ICAO, which is a United Nations specialized agency headquartered from Montreal, has audited the Thai authorities that oversee the aviation sector in the country and have found significant flaws. The previous audit that the country passed was done in 2005.
The report that was released to the governments (not made public yet) on March 20, 2015, found that there are “significant safety concerns”.
The ICAO itself doesn’t have any authority to act. Member governments usually restrict the airlines’ operations from the country in question based on the ICAO downgrade. Both Japan and Korea have already done just that. This has lead to flight cancellations by Thai Airways, Thai AirAsiaX, NokScoot and Asia Atlantic Airline.
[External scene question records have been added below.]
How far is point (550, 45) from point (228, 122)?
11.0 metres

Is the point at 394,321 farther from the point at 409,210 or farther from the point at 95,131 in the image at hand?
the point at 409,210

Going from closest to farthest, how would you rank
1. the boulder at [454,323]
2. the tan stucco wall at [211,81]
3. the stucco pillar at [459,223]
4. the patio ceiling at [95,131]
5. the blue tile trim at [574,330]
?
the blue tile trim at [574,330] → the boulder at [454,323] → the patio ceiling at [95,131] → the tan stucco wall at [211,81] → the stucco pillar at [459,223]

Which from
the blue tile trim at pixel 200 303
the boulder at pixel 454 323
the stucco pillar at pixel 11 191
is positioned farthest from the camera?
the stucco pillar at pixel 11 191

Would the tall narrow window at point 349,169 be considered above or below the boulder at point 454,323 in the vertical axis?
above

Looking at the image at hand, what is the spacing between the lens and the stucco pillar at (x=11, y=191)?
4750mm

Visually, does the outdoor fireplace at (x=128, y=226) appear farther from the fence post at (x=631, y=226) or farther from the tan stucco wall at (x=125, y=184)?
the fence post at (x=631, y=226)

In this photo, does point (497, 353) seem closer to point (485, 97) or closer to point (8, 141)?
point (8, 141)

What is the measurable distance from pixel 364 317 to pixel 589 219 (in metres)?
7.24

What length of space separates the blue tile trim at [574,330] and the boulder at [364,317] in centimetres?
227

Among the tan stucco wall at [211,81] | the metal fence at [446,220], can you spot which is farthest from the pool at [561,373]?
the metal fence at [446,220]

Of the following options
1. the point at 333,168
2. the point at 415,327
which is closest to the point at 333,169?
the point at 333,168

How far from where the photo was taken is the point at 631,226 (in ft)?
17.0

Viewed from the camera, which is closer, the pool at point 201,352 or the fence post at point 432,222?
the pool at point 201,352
You can access and article on New York Times about this downgrade here of which below is an excerpt:
The Thai ministry did not give details of the group’s concerns or recommendations, but said it planned to inform countries about the status of Thailand’s aviation safety and “the solutions to fix the faults that were found in the inspection as soon as possible.”
Thailand was audited by the group in January; its previous assessment was in 2005. The aviation group’s office in Bangkok referred questions to its headquarters in Montreal, which could not immediately be reached for comment. Kwak Young-pil, an official from the Ministry of Land, Infrastructure and Transport in South Korea, said on Friday that the United Nations group made the designation on March 20.
Audits assess a country’s ability to ensure aviation safety in areas like staff licensing and training, airworthiness, and accident investigation, according to a report by Watson Farley & Williams, an international law firm with a commercial transportation practice.
The Civil Aviation Bureau of Japan informed its Thai counterpart by email this week that it would not allow new charter flights operated by carriers registered in Thailand to fly to Japanese airports. Noriaki Umezawa, a spokesman for the bureau, said the temporary measure was issued because of concerns that the airlines may not meet international safety standards.
WFW law firm has prepared a briefing (publicly available on their website) what implications the possible downgrade from Category 1 to 2 has:
Considering all the instability in Thailand since the 2005 and the military coup d’etat last year, it is not a surprise that the civil aviation authority could be in turmoil and not best equipped to oversee the rapidly growing aviation sector in the country.
If the ICAO downgrade takes place and the FAA downgrades the country as well, it means that the US airlines would not be allowed to codeshare with airlines based in Thailand.
Doesn’t look good for Thai AirAsia X and NokScoot that are just beginning their medium/long-haul operations that would be mostly affected this ICAO downgrade.